Furthermore, adopting a formal verification methodology for CDC issues can help reduce the time and effort required to identify and fix bugs. Traditional methods often rely on debugging techniques and iterative simulations, which can be time-consuming, especially in complex designs with numerous CDC paths. Formal verification, on the other hand, allows for automatic analysis and the generation of counterexamples, aiding in the root cause analysis of bugs.
Future Implications
The development of a pragmatic formal verification methodology for CDC issues is a significant advancement in ensuring the reliability and integrity of SoC designs. As technology continues to evolve, SoCs will become even more complex, and the presence of multiple asynchronous clock domains will be more prevalent.
By laying the foundation for a systematic and efficient verification process, this methodology sets the stage for future advancements in SoC design verification. It brings confidence to designers that they can thoroughly assess and validate complex designs, reducing the risk of bugs escaping into production devices.
As the industry moves towards advanced nodes and new technologies, such as 5G, IoT, and artificial intelligence, the complexity of SoC designs will only increase. Thus, the need for robust and comprehensive verification methodologies, including formal verification for CDC issues, will become even more critical in ensuring the reliability and functionality of these advanced systems.
Read the original article
by jsendak | Jun 12, 2024 | Computer Science
arXiv:2406.05205v1 Announce Type: cross
Abstract: This paper proposes Comprehensive Pathology Language Image Pre-training (CPLIP), a new unsupervised technique designed to enhance the alignment of images and text in histopathology for tasks such as classification and segmentation. This methodology enriches vision-language models by leveraging extensive data without needing ground truth annotations. CPLIP involves constructing a pathology-specific dictionary, generating textual descriptions for images using language models, and retrieving relevant images for each text snippet via a pre-trained model. The model is then fine-tuned using a many-to-many contrastive learning method to align complex interrelated concepts across both modalities. Evaluated across multiple histopathology tasks, CPLIP shows notable improvements in zero-shot learning scenarios, outperforming existing methods in both interpretability and robustness and setting a higher benchmark for the application of vision-language models in the field. To encourage further research and replication, the code for CPLIP is available on GitHub at https://cplip.github.io/
Integrating Images and Text in Histopathology: The CPLIP Approach
Histopathology, the study of cellular changes in tissues, plays a crucial role in the diagnosis and treatment of various diseases. The integration of images and text in this field holds great potential for improving the accuracy and efficiency of tasks such as classification and segmentation. The recently proposed Comprehensive Pathology Language Image Pre-training (CPLIP) technique presents a novel approach to aligning images and text in histopathology without the need for ground truth annotations.

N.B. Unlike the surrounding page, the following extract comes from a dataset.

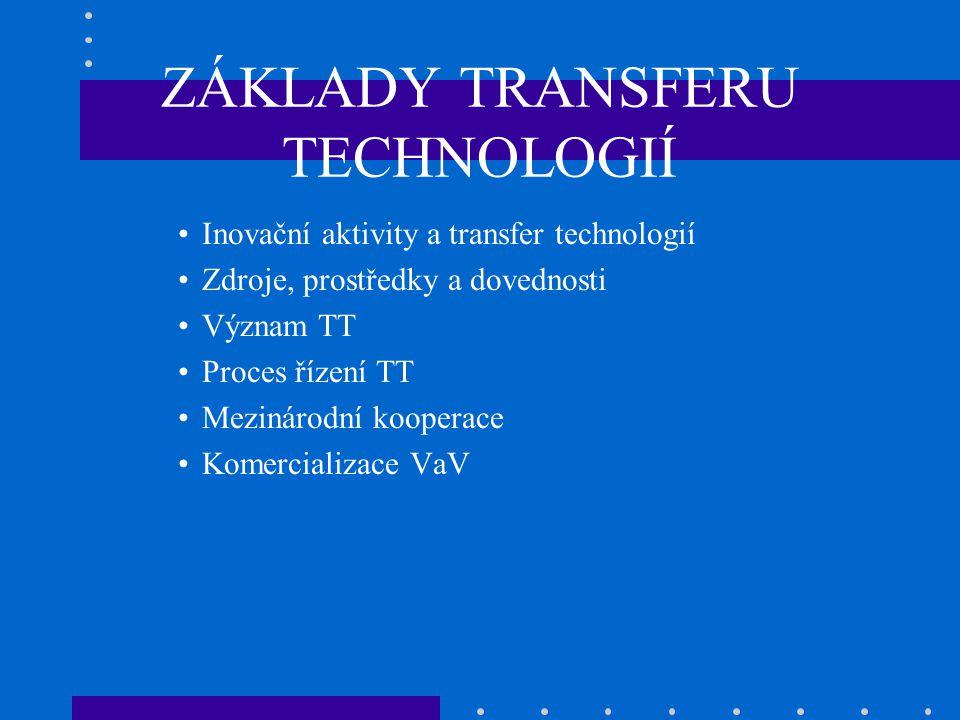 ZÁKLADY TRANSFERU TECHNOLOGIÍ Inovační aktivity a transfer technologií Zdroje, prostředky a dovednosti Význam TT Proces řízení TT Mezinárodní kooperace Komercializace VaV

One of the key strengths of CPLIP lies in its ability to leverage extensive data in an unsupervised manner. By constructing a pathology-specific dictionary and utilizing language models, textual descriptions can be generated for histopathology images. This creates a valuable bridge between the visual and textual modalities, enabling the seamless retrieval of relevant images for each text snippet using a pre-trained model. Furthermore, CPLIP incorporates a many-to-many contrastive learning method to fine-tune the model, ensuring complex interrelated concepts are accurately aligned across both images and text.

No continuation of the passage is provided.